Considering all companies today are really software companies, successful enterprises must thus continually find ways to improve software delivery to offer a better user experience in order to survive competitively.

“Delivering high-quality software really is a prerequisite for businesses today,” Mitchell Ashley, CEO and founder of the analyst firm Accelerated Strategies Group, said during a keynote at DevOps World 2020 this week. “Almost virtually every business has some impact in use of software, especially those that are creating for their own strategies that benefit.”

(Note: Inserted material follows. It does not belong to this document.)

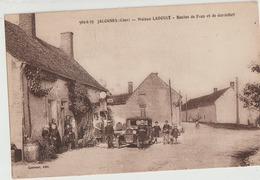 Jalognes  18   Maison LADOUET -Café_Route De Feux Et De Gardefort Tres Tres Animée-Voiture Et Pompe A Essence - Andere Gemeenten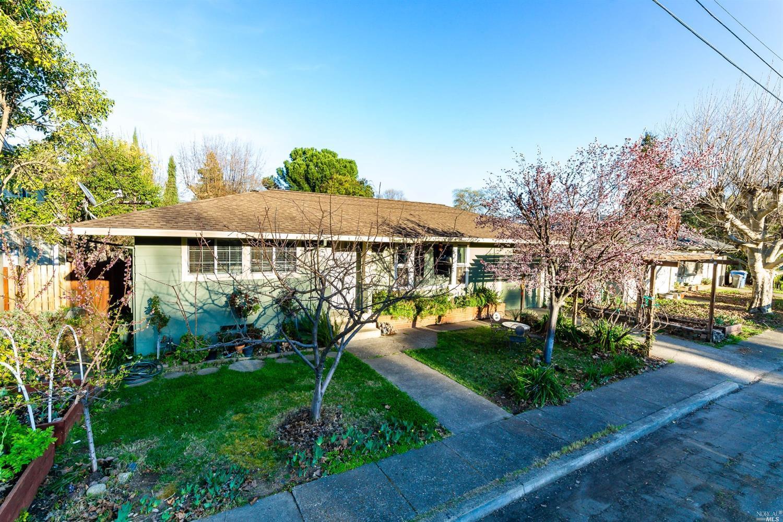 171 Barbara Street, Ukiah, CA 95482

In addition to talks and discussions about how to improve CI/CD, the use of Jenkins to meet DevOps goals was also one of the major conference themes. All told, Jenkins also continues to emerge as the leading CI/CD tool, which, according to a Cloud Native Computing Foundation survey, had a 58% market share in 2019. During a conference keynote, CloudBees’ Shawn Ahmed, senior vice president and general manager for its Software Delivery Automation Group (SDA), said Jenkins market share is now 71%. Jenkins for CI/CD means “you don’t have to reinvent the wheel — Jenkins is the wheel,” he said. “You can automate and orchestrate everything across the software delivery lifecycle,” he said.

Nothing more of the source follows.